Esse foi o espírito predominante no encontro de ministros de agricultura de quase 40 países, realizado esse mês, na sede da FAO, em Roma.
Reforçar a governança mundial, criar estoques para garantir a segurança alimentar, incentivar o plantio, promover um salto na produtividade da agricultura familiar e fortalecer as redes de proteção social estão entre as ferramentas que podem gerar maior estabilidade e novos avanços na luta contra a fome.
A globalização financeira continuará a exercer sua devastadora capacidade de irradiar crises e potencializar os efeitos de uma safra mal sucedida em qualquer ponto do planeta.
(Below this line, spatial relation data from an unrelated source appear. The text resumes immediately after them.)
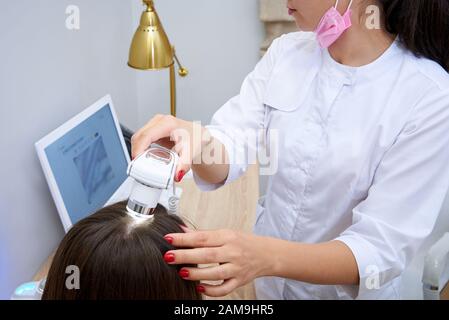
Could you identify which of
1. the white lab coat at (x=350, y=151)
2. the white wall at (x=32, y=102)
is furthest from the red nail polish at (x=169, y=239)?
the white wall at (x=32, y=102)

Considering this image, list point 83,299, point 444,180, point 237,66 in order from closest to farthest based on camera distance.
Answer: point 83,299, point 444,180, point 237,66

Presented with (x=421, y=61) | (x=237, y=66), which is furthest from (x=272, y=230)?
(x=237, y=66)

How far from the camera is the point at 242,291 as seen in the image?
3.91 feet

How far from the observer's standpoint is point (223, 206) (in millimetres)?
1522

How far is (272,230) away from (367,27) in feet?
1.51

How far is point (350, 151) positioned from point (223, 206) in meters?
0.67

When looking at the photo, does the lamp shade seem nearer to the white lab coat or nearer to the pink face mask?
the white lab coat

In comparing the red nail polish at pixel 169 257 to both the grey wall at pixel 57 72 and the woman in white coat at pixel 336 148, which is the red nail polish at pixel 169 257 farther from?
the grey wall at pixel 57 72

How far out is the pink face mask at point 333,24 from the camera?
0.90 m

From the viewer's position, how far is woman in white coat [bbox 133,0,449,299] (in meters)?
0.76

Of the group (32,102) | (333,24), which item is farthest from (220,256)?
(32,102)

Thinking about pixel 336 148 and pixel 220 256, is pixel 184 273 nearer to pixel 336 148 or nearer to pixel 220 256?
pixel 220 256

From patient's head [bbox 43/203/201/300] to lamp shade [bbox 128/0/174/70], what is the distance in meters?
0.78
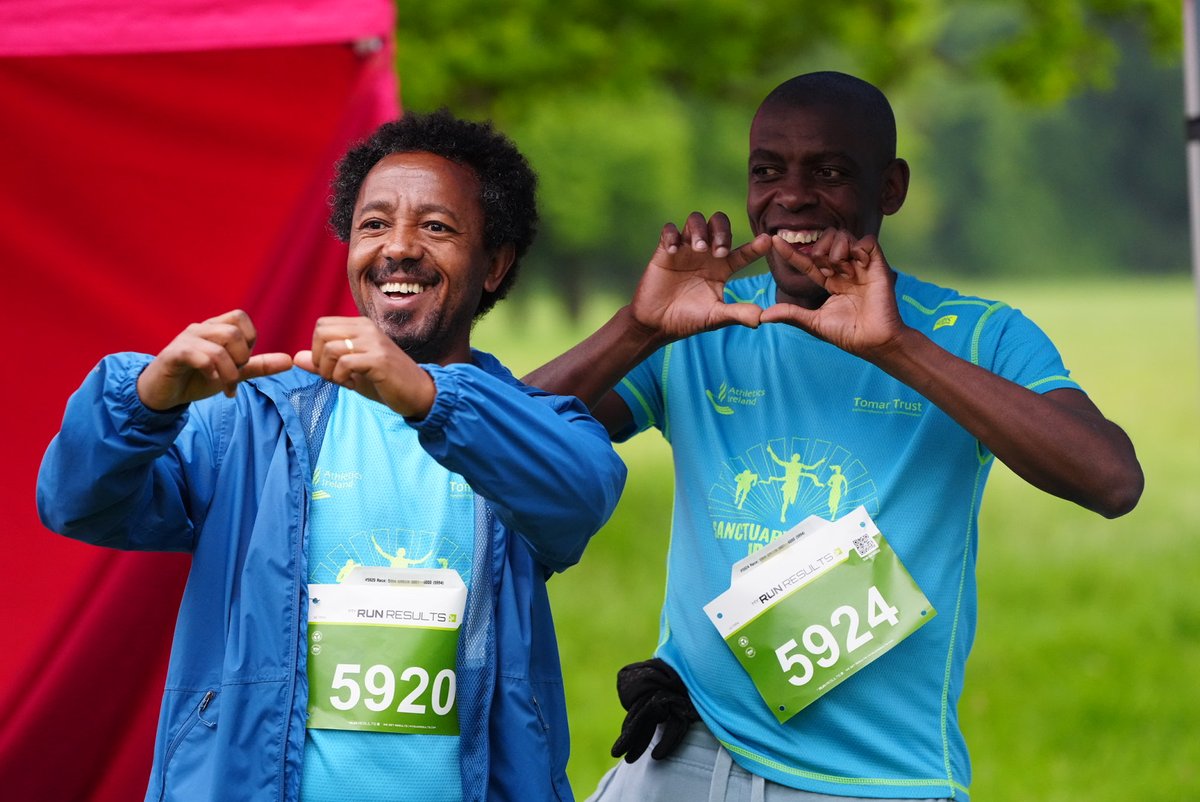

Construir o contrapeso a esse carrossel desordenado é o grande desafio das agências internacionais.
Por isso, em paralelo à reunião ministerial de outubro, a FAO também abrigou a sessão do Comitê Mundial de Segurança Alimentar. Trata-se de um fórum único para debater a segurança alimentar e reúne diferentes atores: governos, setor privado, sociedade civil e movimentos sociais. É o principal amalgama de representação política do mutirão contra a fome no mundo nesse momento.
A natureza plural de sua composição permite-lhe exercer o papel indutor dos grandes consensos indispensáveis à construção de um contraponto de segurança alimentar à volatilidade do nosso tempo.
A FAO é uma das caixas de ressonância desse esforço, que contempla, de um lado, o monitoramento dos preços dos alimentos e, de outro, o apoio à organização dos que sofrem as piores consequências das irrupções altistas das cotações.
Não se trata de uma fórmula aritmética. Trata-se de um longo e incontornável empenho em erguer linhas de passagem contra a incerteza e a injustiça, até universalizar as políticas públicas indispensáveis à erradicação da fome em nosso tempo.